Workers building Zimbabwe’s new parliament building. The China-funded project is due to be completed in March, 2021. [Photo: China Plus/Gao Junya]
A preliminary map shows that the city will cross Nyabira, Mt Hampden and parts of Mazowe in Mashonaland Central province, while bordering with Westgate on the present outskirts of Harare.
The revelations come at a time when President Emmerson Mnangagwa, is said to be under fire and in trouble with the military for doling out more land to foreign governments in Eurasia without their explicit approval, especially Belarus, which has been offered 10 000 hectares of land for agricultural production in Zimbabwe by Mnangagwa. Minsk and its team of investors have indicated an interest to developing land in the Kanyemba Mbire District area, located on the south bank of the Zambezi river at the extreme northernmost point of Zimbabwe at the meeting point of the Zimbabwean, Mozambican and Zambian borders.
“Commercial farmers in the area are going to be affected as many will be forced to move away or cede massive portions of their farms to government, to allow for fast-track commercial and infrastructural development of the primate city,” said a lands ministry official familiar with the Chinese takeover of Mt Hampden.
“A lot of farmland in and around that whole Mt Hampden area now secretly belongs to China although it is still in the hands of local farmers on paper. The Chinese began as far back as 2003 to acquire land in this country when the former leader, Robert Mugabe, launched his Look East Policy. These deals are shrouded in mystrey, and a considerable number of Zanu PF chefs owning multiple farms, are actually fronts for the Chinese government. We have their names, but they’re untouchable and some of them are and have been members of the presidium.”

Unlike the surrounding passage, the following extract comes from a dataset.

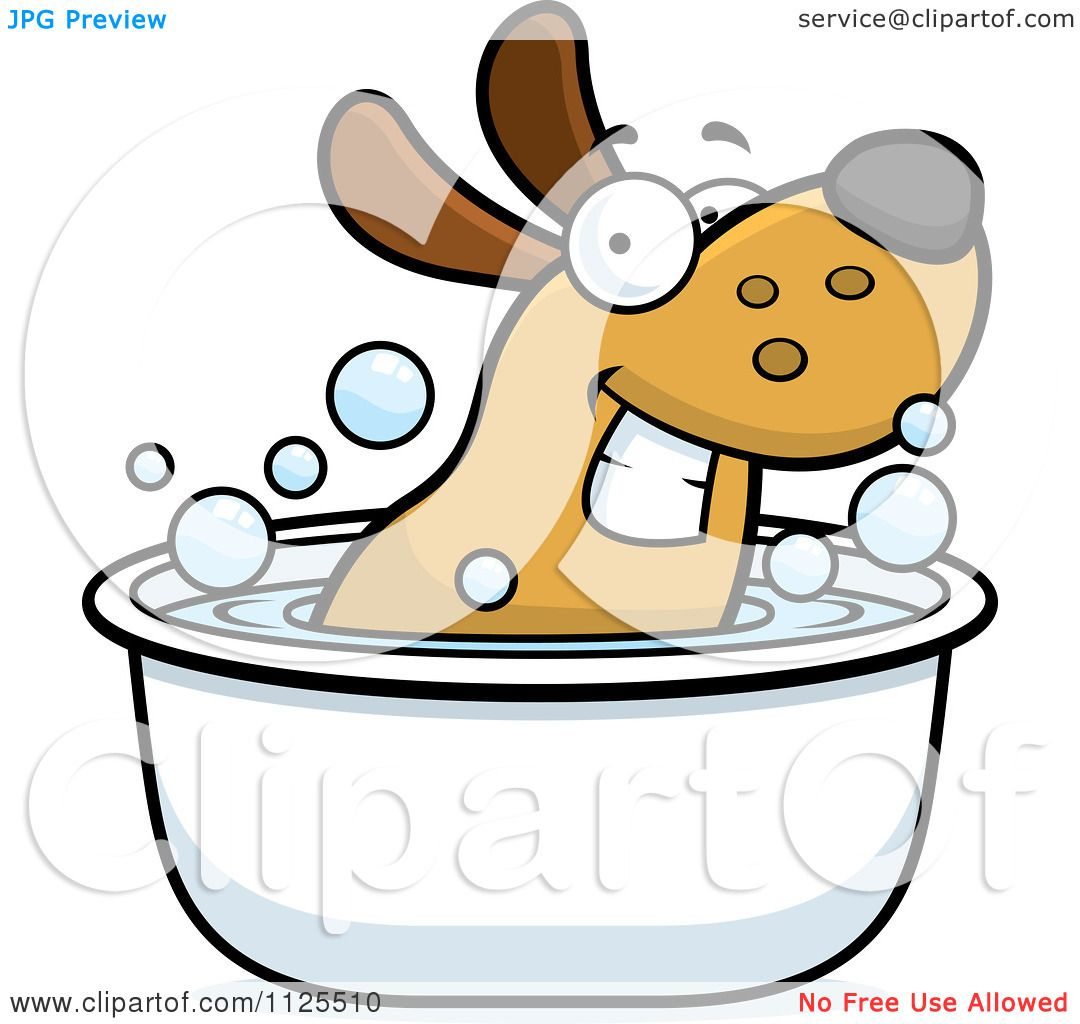 Free rf poodle clipart illustration 215241 by bnp design studio - Cartoon Of A Happy Dog Soaking In A Tub Royalty Free Vector Clipart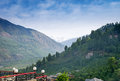 View of Kulu valley with Himalaya range in Royalty Free Stock Photo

A diplomat in Harare familiar with the development said Zimbabwe was of strategic importances to China in the Southern African region, as she also informs their foreign policy on Africa to a certain extent. The envoy said Harare was financially broke and was taking huge loans from Beijing, some of which are never officially announced, including the US$20 billion plus needed to breathe life into the development of Mt Hampden.

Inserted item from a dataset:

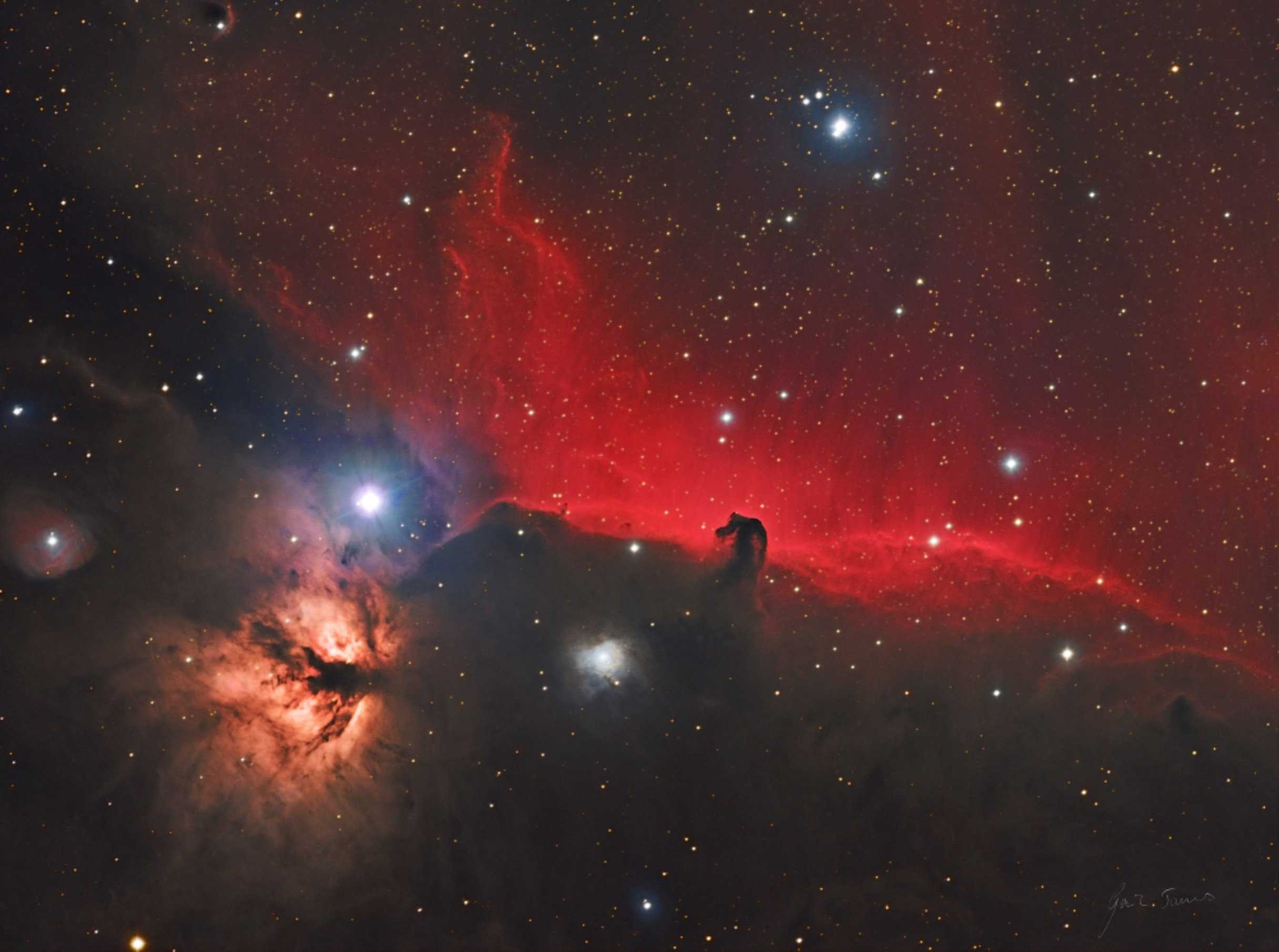 The Flame and Horseshoe Nebulae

“Zimbabwe is very important to China,” said the diplomat. “They have captured the new capital in Mt Hampden, and will pour billions of dollars needed for the city to take shape. Harare is broke and taking more loans than is officially announced, including the US$20 billion for the new city’s infrastructure development and expansion.”

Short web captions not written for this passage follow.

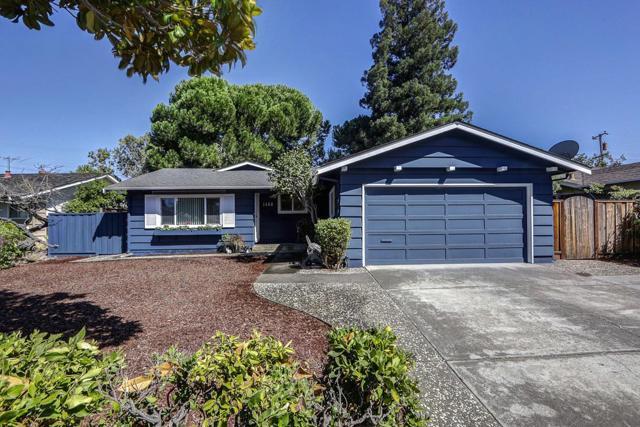 1466 Thunderbird Avenue, Sunnyvale, CA 94087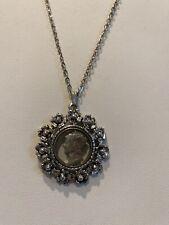"Unum"" Coin Flower Scroll Pendant Necklace Vintage Silver Tone Chain ""E Pluribus"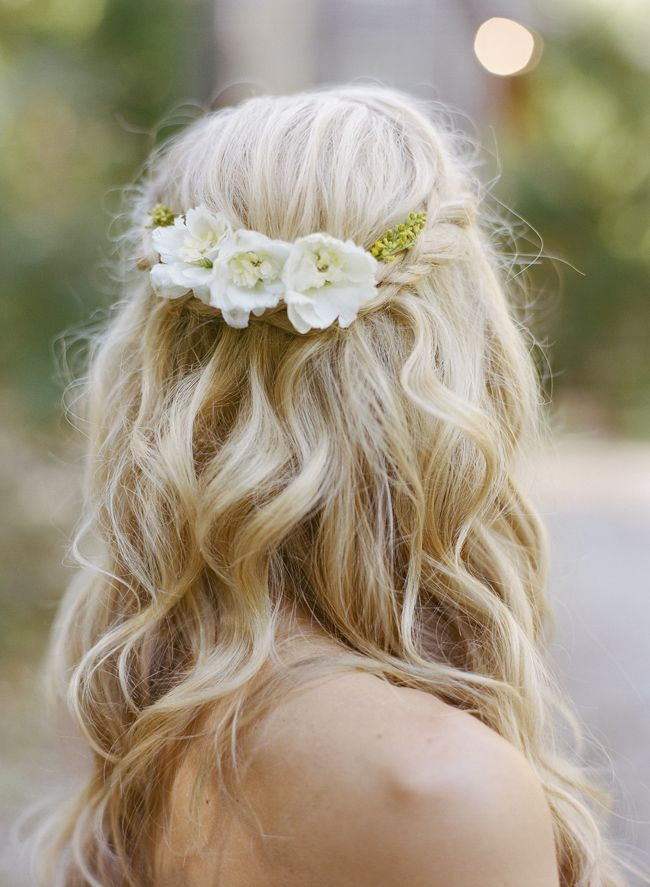 beautiful wedding hairstyles romantic bridal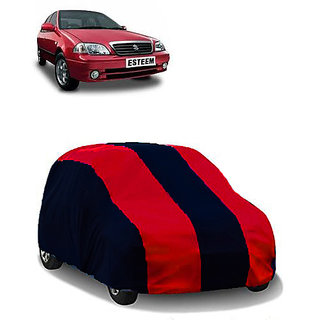 QualityBeast Extreme Car Body Cover for Maruti Esteem (MaroonBlack)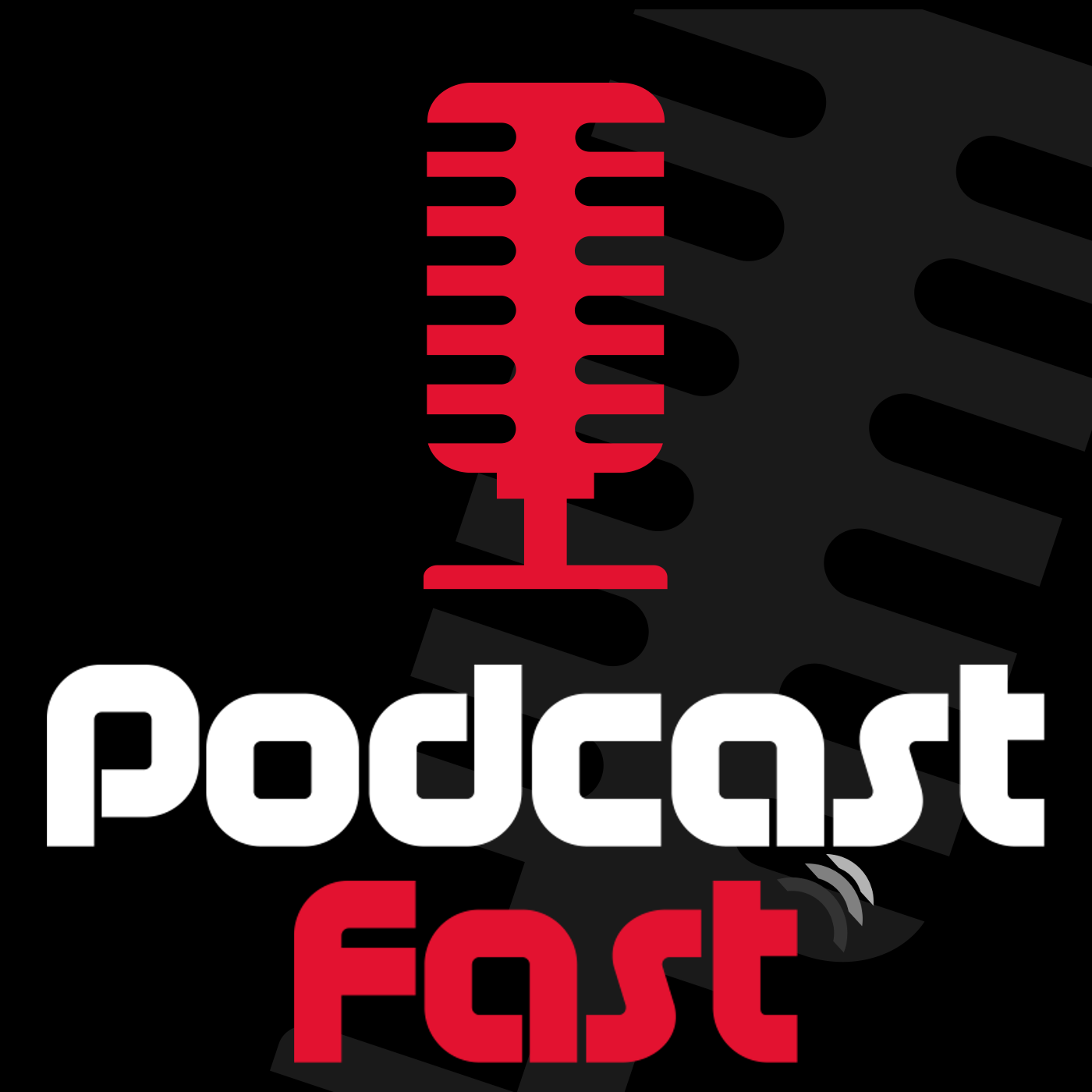 Podcast Fast: How To Run A Successful Podcast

Another diplomat serving his final term in the capital, said there is even a bigger story behind China’s land buying spree in Zimbabwe.
“There is nothing like a free lunch or free grant to the tune of US$100 million, which China has gifted Mnangagwa’s administration for the construction of that new parliament building. There’s a whole lot more for them to gain in this matrix. Imagine they spent US$200 million in 2012, on an ultra-modern African Union headquarters in Addis Ababa, Ethiopia, and it was China’s largest aid construction project since the 1970s. They’re spending US$100 million on your country’s new parliament. What is it they see in Zimbabwe? We know that some of this land they have acquired is not just for farming, but military purposes. Yes military and I know you have done the maths. The late Libyan dictator, Muammar Gaddafi, had almost identical plans for Libya in Zimbabwe around 2001, when the previous regime offered to allocate him about a dozen large-scale farms, or the equivalent of 10 000ha, as part of an economic co-operation package between Zimbabwe and its then north African ally. That land was earmarked for military purposes.”
In June Mnangagwa toured the new Parliament building in Mt Hampden, that is being constructed by Chinese firm, Shanghai Construction Group, and expressed satisfaction with progress so far, according to Xinhua news agency.
“I am happy that the construction project is on course and that so far no incident has happened. I hope that this good record will continue until completion,” said Mnangagwa.
“This edifice will be one of the most unique parliaments in our region. Besides being unique, its demonstrative of our deepened and comprehensive strategic partnership with China.”
Spotlight Zimbabwe, will publish the sequel to this story next month on the first Friday of that month, to disclose more revelation tying Mnangagwa to the new capital city project, which he is believed to have first accelerated during his tenure as vice president in 2014, after mooting the idea soon after the formation of the Government of National Unity (GNU) when Mugabe appointed him minister of defence.
Another dimension in the forthcoming sequel, shall also demonstrate the alleged link between China’s takeover of Mt Hampden and the military putsch, that unseated Mugabe in November 2017.
Since 2013 when Xi Jinping was elected President, the world’s second superpower is pouring billions of dollars into Africa, running oil and mining firms all over the continent. Beijing is constructing everything from roads and bridges to stadiums and important government buildings.
China has passed the U.S. to become Africa’s biggest trading partner, and is Harare’s biggest foreign investor.
There are fears that Mt Hampden, might become a satelite Chinese city colony, with over 10 000 Chinese living in the country as of 2016. The International Organisation for Migration (IOM), says the number of Chinese citizens migrating to Zimbabwe is on the increase.
Impression of Egypt’s proposed new desert capital city
China has also won a contract with Egypt’s government, to build a new desert capital city, at a staggering amount of $58 billion, through the China State Construction Engineering Corp (CSCEC) in the New Administrative Capital (NAC) east of Cairo.
A little closer home, in Kenya, President Uhuru Kenyatta, last year rejected a US$30 billion dollar proposal deal from a Chinese business tycoon, Xeng Yang, to sell Nairobi City, for a period of not more than 5 years.
The Chinese Embassy was yesterday not reachable for comment, while officials at the lands and agriculture minister, Rtd Air Chief Marshall, Perence Shiri’s office, promised to give a detailed response from the minister.